For a free or serverless host with an ephemeral disk, split the work in two so the running app never rebuilds the index:

1. **Ingest (offline, once)** — build the index and write it straight to Turso. Batched `fit()` keeps this fast even over the network.
2. **Serve (every request)** — open the same index with `sync_url` set. On boot the embedded replica syncs the data down once; every search then reads the local file with no per-query round-trip.

```python
# ingest.py — run once, writes to Turso
index = VectorSearchIndex(keyword_fields=["category"], db_path="cache.db",
                          sync_url=URL, auth_token=TOKEN)
index.fit(vectors, docs)

# app.py — the running service, read-only
index = VectorSearchIndex(keyword_fields=["category"], db_path="cache.db",
                          sync_url=URL, auth_token=TOKEN)
results = index.search(query_vector)
```

Prefer to build the index offline (in CI, say) and ship a finished file? Build a plain local `.db`, then seed Turso from it in one shot:

```bash
turso db create my-index --from-file local.db
```

## When to Use

sqlitesearch is ideal when you want:
- Zero infrastructure (no external services)
- Data persistence across restarts
- Real search functionality for pet projects, demos, or prototypes
- Simple deployment (just a Python file and a `.db` file)

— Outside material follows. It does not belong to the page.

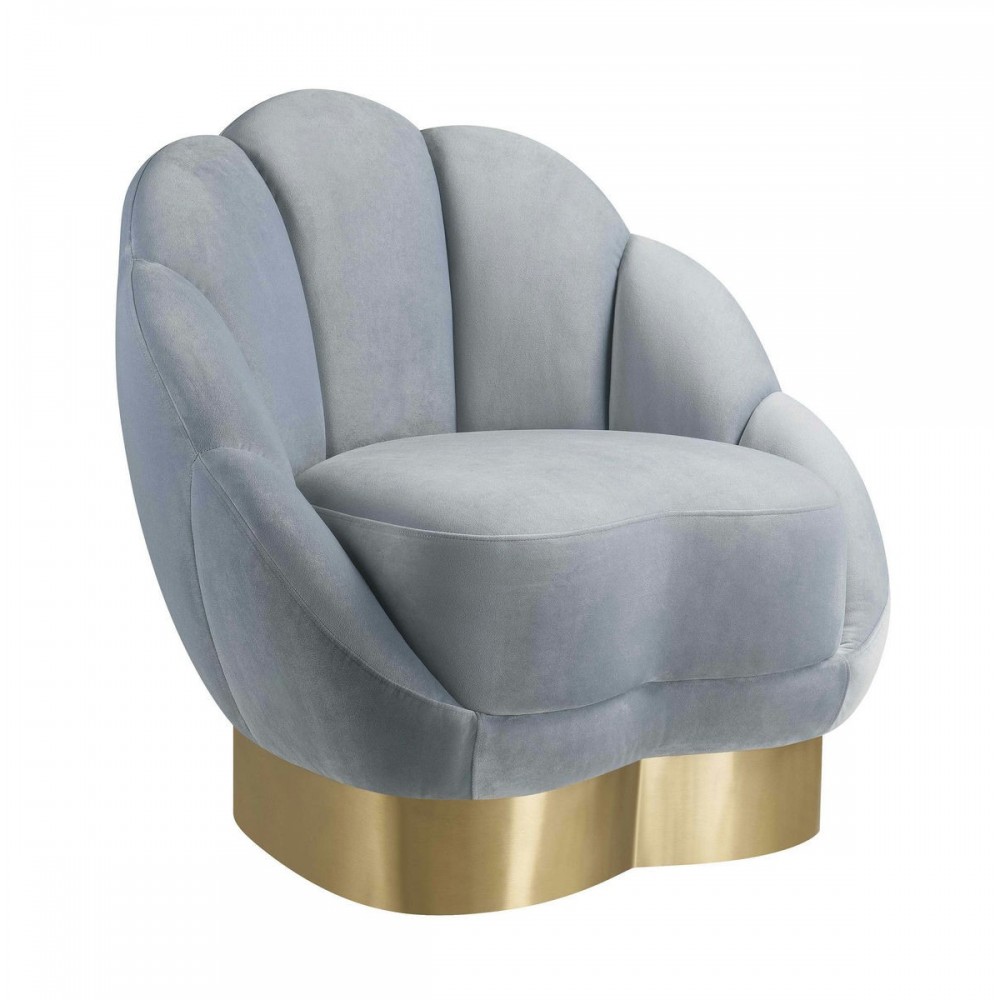 TOV Furniture Bloom Sea Blue Velvet Chair TOV Furniture Bloom Sea Blue Velvet Chair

| Use case | Recommendation |
|----------|---------------|
| In-memory / experiments | [minsearch](https://github.com/alexeygrigorev/minsearch) (e.g., in notebooks) |
| Local projects, up to 100K docs | **sqlitesearch** |
| Production / high traffic / 1M+ | Elasticsearch, Qdrant, Milvus, etc. |

## Benchmarks

We benchmarked sqlitesearch on [Simple English Wikipedia (291K articles)](benchmark/WRITEUP.md) for text search and the [Cohere-1M dataset (768d vectors)](benchmark/WRITEUP.md) for vector search.

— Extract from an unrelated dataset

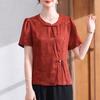 Women's New Chinese Style Chiffon Short Sleeve Top
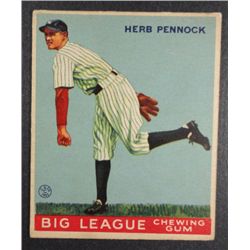 1933 Goudey baseball card #138  HERB PENNOCK  EX Book value $400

| Type | 1K | 10K | 100K |
|------|---:|----:|-----:|
| Text search QPS | 970 | 604 | 179 |
| Text search latency | 1ms | 2ms | 6ms |
| Vector search QPS | 333 | 39 | 6 |
| Vector search latency | 3ms | 26ms | 181ms |
| Vector recall@100 | 0.65 | 0.97 | 0.89 |

Vector search uses multi-probe LSH (`n_probe=2`) with in-memory vector cache for reranking. At 100K, recall (0.89) is competitive with cloud vector databases like ElasticCloud (0.90). For higher recall, use `n_tables=16` (0.95 recall). See [benchmark/WRITEUP.md](benchmark/WRITEUP.md) for full results, recall tuning, and VDBBench leaderboard comparison.

## Architecture

Everything lives in a single SQLite database file. Text search uses FTS5 with BM25 ranking. Vector search uses Locality-Sensitive Hashing (LSH) with random projections for fast candidate retrieval, followed by exact cosine similarity reranking via NumPy. No separate server process, no network communication - SQLite runs inside your Python process, reading and writing directly to the file.